Extending the benefits of the National Concessionary Travel Scheme to rail travel across Scotland is a sensible suggestion, giving passengers greater freedom of choice, but not necessarily requiring an extra subsidy from the Scottish Government.
This is based on the two simple principles of the subsidy following the concessionary passenger (rather than unfairly discriminating against the train as a travel mode) and also the accepted reality that a passenger cannot be travelling on both bus and a train at the same time.
At present, bus operators in Scotland receive a subsidy payment of 67 per cent of the normal adult single fare for every concessionary passenger carried – at all times of the day, on any route, for any distance. Such a concessionary support subsidy should also be available (perhaps with judicious time or route restrictions) to the concessionary train traveller, who on production of the National Concessionary Travel Card, would have this ‘bus equivalent’ amount deducted from the normal rail fare.
Any topping-up payment required in the event of a higher rail fare would then be paid by the passenger if they felt such a smallish outlay was worthwhile for a generally superior form of travel.
First ScotRail and other train operators now have a very sophisticated fare information database into which they could easily include the bus fare subvention deductible from the cost of each concessionary rail ticket purchased. Smart-technology ticketing machines could achieve this transaction at a stroke and would open up a wide range of enhanced travel opportunities, particularly for longer distance journeys across Scotland.

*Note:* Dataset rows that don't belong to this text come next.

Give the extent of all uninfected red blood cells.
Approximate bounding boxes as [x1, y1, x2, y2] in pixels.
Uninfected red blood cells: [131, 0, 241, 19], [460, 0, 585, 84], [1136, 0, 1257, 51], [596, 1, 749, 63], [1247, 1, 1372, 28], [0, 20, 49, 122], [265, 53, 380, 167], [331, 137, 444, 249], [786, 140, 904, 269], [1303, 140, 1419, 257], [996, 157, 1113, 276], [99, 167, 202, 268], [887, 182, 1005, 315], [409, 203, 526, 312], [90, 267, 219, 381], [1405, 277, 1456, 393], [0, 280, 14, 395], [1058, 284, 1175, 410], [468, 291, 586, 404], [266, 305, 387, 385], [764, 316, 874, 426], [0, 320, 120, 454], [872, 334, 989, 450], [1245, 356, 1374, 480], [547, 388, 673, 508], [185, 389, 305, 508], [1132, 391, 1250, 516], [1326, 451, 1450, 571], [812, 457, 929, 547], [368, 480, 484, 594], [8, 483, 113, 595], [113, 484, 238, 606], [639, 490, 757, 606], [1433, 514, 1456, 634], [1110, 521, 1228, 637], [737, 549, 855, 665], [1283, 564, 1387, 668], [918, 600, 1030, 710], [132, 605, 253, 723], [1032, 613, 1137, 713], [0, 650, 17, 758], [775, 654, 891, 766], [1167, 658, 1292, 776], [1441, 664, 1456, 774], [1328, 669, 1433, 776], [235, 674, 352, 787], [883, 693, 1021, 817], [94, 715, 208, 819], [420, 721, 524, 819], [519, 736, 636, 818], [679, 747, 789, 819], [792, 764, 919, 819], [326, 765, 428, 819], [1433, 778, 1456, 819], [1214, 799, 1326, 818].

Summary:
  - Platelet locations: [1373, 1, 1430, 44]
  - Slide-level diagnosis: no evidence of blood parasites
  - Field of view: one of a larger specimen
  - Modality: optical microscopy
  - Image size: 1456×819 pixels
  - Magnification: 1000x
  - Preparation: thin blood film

Although this proposal would probably never match the absolutely ‘user-free’ cost of concessionary bus travel, it would certainly achieve a major reduction in the sky-high cost of rail fares for the concessionary traveller who is irrationally excluded from any benefits of the National Concessionary Travel Scheme (other than limited local authority rail ticket reductions, now under threat, in many instances).
Trial pilot schemes in selected areas of Scotland could easily be set up in early 2013 and, given their probable success, then extended throughout Scotland within the current expenditure context of the National Concessionary Travel Scheme.
Given a continuation of this scheme, such fairer treatment for concessionary rail travellers should subsequently be embedded as an integral requirement of the 2014 ScotRail franchise specification.